Podcast „Gutes im Ganztag“: Lecker essen in Hamburg : Datum: Autor: Autor/in: Claudia Pittelkow

Wer anfängt, den Ganztag zu planen, sollte am besten mit der Qualität in der Mittagspause beginnen – das und vieles andere empfiehlt Björn Steffen im neuen Podcast „Gutes im Ganztag“ der Hamburger Schulbehörde.

Ganztagsreferent Björn Steffen ist Host des Podcasts
Ganztagsreferent Björn Steffen ist Host des Podcasts © Claudia Pittelkow

Lautes Stimmengewirr, dann das Klingeln zum Ende der Pause: So startet der neue Podcast „Gutes im Ganztag“ aus der Hamburger Schulbehörde. In der ersten Folge geht es ums Schulessen, ein Thema, das Schülerinnen und Schüler, Eltern, Lehrkräfte und Schulleitungen immer wieder beschäftigt. Mittagessen in der Schule – kann das schmecken? Eine Ernährungswissenschaftlerin berichtet in Folge 1 darüber, wie das gelingen kann – und woran es scheitern kann.

Die Idee zum Podcast hatte Björn Steffen, Referent für Schulverpflegung im Hamburger Ganztagsreferat und Host des Podcasts. Acht 15- bis 20-minütige Folgen wurden bereits produziert, weitere sind in Planung. 

Online-Redaktion: Herr Steffen, um welche Themen geht es in Ihrem Podcast „Gutes im Ganztag?

Björn Steffen: Insgesamt werden in diesem Jahr 20 Folgen zum Themenschwerpunkt Schulverpflegung produziert. Dafür spreche ich mit wechselnden Gästen beispielsweise über das Free-Flow-Ausgabesystem, also das Prinzip der Selbstbedienung, über Lärm in der Mensa, über den Einsatz von Stehtischen als sogenannte Speed Zone oder auch in einer Folge darüber, was Brasilien in der Schulverpflegung besser macht. Wir planen aber noch weitere Podcasts zu anderen ganztagsrelevanten Themen, etwa zu Rhythmisierung, Raumgestaltung oder pädagogischer Begleitung. Der Leitgedanke dabei ist, dass eine gut gestaltete Schulverpflegung zentrales Element eines gut gestalteten Ganztags ist.

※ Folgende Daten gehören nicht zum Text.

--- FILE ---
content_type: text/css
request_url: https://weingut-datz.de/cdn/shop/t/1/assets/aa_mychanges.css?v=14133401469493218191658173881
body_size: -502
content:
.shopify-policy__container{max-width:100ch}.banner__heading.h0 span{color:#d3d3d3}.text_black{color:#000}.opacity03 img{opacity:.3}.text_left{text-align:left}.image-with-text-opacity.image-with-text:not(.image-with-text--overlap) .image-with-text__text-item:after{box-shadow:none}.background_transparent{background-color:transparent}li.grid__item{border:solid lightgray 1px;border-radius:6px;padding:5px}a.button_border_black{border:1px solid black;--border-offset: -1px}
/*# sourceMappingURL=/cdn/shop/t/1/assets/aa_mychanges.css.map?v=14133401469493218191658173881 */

Online-Redaktion: Wozu ist der Podcast da und an wen richtet er sich?

Björn Steffen: Der Podcast soll inspirieren, informieren und ermutigen. An jeder Schule gibt es Personen, die etwas verändern und verbessern wollen und sich darüber Gedanken machen, aber es gibt auch an jeder Schule Personen, die alles so lassen wollen, wie es ist. Dieser Podcast ist dafür gedacht, in den schulinternen Diskussionen diejenigen zu stützen, die etwas verbessern wollen.

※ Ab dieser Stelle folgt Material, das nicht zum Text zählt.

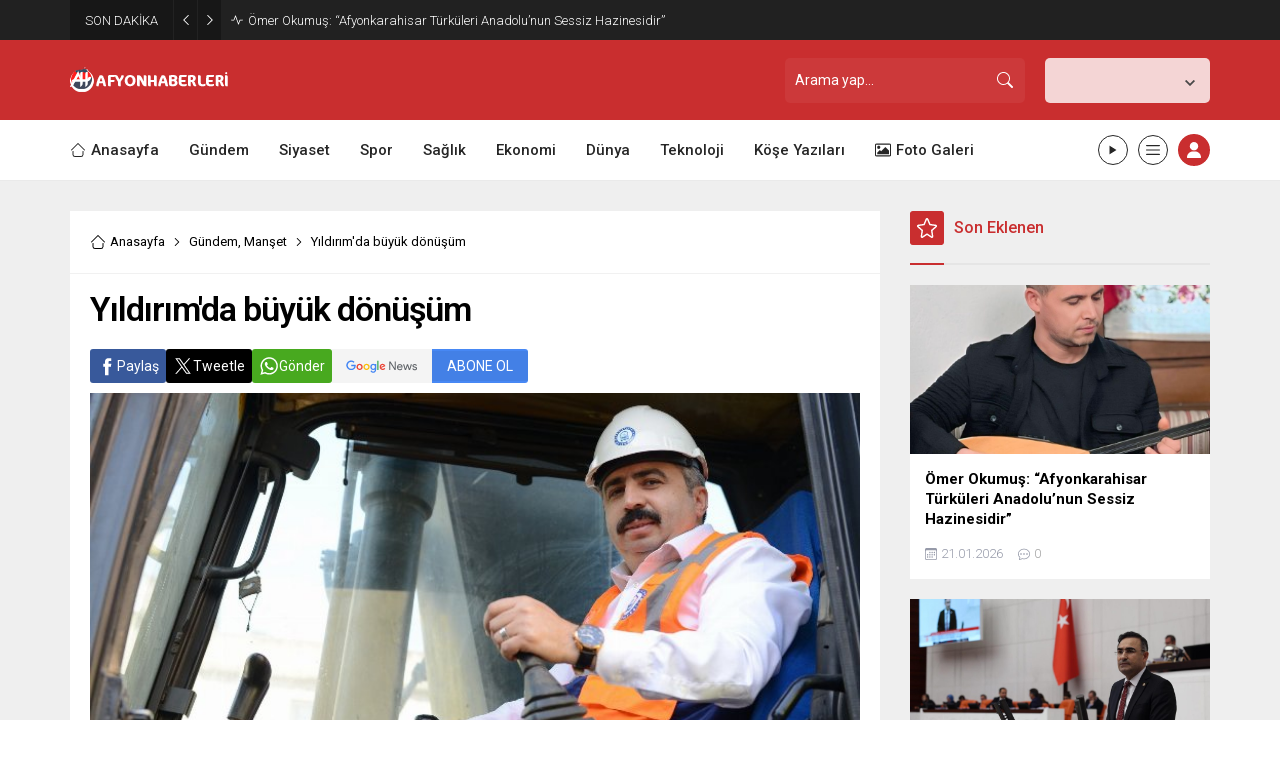

--- FILE ---
content_type: text/html; charset=UTF-8
request_url: http://afyonhaberleri.com/wp-admin/admin-ajax.php
body_size: 81
content:
{"data":{"10023":"4","36404":"12","13773":"2","14374":"5","31410":"9","22565":"12"}}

Er richtet sich vornehmlich an Lehrkräfte und pädagogische Mitarbeitende der Kooperationspartner im Ganztag, aber auch an Elternräte und alle anderen Interessierten. Mit dem Podcast wie auch mit unserem YouTube-Kanal wollen wir einen Wissenstransfer organisieren. Unsere kurzen Filme über das Free-Flow-System und die Speiseraumgestaltung haben bereits jetzt über 3.000 Klicks, der Podcast zurzeit fast 1.300 Wiedergaben – das Interesse ist also da, auch bei solchen Nischenthemen.

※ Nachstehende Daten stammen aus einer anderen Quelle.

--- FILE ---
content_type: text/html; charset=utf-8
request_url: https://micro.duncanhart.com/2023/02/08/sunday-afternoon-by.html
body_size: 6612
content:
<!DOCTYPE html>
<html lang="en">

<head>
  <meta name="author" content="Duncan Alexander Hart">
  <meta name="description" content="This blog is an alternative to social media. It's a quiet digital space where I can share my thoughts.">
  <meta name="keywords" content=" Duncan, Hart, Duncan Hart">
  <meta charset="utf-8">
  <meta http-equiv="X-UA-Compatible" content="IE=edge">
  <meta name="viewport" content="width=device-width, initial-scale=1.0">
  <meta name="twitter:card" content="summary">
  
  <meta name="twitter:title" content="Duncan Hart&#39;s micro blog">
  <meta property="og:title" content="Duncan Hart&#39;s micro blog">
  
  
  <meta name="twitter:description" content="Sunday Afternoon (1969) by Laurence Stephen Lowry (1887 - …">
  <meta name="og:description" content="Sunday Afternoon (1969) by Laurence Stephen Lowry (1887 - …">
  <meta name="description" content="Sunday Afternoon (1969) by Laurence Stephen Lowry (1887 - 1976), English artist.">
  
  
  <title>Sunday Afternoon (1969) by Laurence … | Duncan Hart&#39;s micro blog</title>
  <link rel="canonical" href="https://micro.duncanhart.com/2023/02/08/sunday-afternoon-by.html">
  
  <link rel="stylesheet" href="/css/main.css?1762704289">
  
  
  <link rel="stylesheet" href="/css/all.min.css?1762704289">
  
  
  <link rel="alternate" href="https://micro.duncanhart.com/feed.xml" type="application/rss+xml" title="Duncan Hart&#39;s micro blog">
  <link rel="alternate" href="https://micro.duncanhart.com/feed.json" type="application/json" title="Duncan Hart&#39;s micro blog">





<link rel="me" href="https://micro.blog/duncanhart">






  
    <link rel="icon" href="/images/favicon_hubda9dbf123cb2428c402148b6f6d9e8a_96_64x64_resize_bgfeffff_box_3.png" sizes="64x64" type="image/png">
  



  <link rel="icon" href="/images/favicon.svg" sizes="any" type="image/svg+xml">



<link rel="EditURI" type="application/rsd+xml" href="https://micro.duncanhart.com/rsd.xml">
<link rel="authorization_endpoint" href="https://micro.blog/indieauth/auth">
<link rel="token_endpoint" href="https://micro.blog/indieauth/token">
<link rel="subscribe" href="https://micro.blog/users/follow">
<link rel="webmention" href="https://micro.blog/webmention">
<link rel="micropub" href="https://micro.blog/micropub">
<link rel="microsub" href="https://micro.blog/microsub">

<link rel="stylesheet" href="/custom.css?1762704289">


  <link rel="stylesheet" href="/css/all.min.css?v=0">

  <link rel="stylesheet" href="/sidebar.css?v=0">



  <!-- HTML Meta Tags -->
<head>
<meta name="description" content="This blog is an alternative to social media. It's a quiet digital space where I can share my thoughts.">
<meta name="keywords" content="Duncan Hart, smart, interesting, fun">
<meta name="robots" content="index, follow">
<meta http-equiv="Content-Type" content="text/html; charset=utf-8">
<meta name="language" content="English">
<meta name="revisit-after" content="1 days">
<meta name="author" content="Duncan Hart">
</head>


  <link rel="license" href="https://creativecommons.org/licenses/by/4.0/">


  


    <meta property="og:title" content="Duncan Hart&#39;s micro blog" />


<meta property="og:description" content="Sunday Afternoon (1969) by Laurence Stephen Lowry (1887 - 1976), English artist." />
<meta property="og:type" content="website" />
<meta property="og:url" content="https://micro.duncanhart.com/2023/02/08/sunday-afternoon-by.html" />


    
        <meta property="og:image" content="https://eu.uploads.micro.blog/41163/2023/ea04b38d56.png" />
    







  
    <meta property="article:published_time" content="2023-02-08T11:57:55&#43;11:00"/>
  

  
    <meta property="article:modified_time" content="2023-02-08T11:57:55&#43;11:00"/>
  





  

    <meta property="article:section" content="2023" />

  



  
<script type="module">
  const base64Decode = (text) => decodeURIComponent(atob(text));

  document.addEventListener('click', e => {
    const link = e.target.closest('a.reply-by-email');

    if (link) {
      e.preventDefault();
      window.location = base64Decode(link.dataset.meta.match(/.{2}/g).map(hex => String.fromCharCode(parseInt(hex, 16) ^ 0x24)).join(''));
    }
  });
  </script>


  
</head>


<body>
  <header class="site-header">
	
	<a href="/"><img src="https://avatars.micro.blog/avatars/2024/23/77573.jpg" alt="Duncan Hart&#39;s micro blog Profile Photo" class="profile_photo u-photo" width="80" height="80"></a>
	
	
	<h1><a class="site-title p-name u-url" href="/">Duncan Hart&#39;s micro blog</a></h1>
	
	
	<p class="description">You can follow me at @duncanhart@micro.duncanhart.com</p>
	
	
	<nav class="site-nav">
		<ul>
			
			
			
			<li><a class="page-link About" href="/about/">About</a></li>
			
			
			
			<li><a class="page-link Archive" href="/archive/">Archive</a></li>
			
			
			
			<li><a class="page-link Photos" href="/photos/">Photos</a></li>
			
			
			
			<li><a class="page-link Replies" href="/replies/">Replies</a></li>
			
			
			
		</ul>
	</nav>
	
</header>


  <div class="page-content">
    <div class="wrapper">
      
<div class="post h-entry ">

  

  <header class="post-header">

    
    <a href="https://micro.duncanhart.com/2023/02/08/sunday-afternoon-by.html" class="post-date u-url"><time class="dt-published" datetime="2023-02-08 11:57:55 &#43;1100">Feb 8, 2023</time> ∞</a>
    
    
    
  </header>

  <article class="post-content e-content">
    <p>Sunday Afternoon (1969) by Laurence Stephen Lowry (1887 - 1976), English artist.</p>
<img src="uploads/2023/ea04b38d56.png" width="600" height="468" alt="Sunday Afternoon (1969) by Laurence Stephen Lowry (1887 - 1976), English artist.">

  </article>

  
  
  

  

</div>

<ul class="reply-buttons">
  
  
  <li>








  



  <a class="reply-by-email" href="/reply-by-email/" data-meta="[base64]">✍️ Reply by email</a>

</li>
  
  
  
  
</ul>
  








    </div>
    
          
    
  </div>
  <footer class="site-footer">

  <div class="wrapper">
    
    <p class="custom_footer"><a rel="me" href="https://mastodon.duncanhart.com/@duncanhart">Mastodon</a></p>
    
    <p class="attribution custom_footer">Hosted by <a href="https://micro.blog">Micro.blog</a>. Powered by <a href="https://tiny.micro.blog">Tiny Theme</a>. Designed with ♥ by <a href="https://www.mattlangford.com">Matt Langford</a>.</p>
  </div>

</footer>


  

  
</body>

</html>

Online-Redaktion: Free-Flows, also frei zugängliche Büfetts, werden aktuell als bestes System für Schulkantinen gepriesen. Wie finden denn die Kinder dieses Selbstbedienungsprinzip?

Free-Flow: Ein frei zugängliches Büfett ...
Free-Flow: Ein frei zugängliches Büfett ... © Fernando Soares Elb-Fotografie

Steffen: Die Kinder schätzen das sehr, wenn sie sich frei selbst bedienen können. Das ist die Botschaft: Freiheit. Denn Kinder werden ruhig, wenn sie frei sind. Wenn sie selbst entscheiden können, gibt es keinen Grund, übers Essen zu meckern oder zu streiten. Dass das Ausgabesystem Free-Flow nicht funktioniert, dass Kinder das nicht können mit der Selbstbedienung und sich immer zu viel oder das Falsche nehmen, ist ein weitverbreitetes Vorurteil. Doch das stimmt nicht, im Gegenteil: Die Kinder können das! Das wissen wir aus der Praxis und das wird auch von ernährungswissenschaftlicher Seite gestützt. Wir wollen den Skeptikern an den Schulen durch gezielte Information etwas entgegensetzen und dazu ermutigen, Free-Flow zu etablieren.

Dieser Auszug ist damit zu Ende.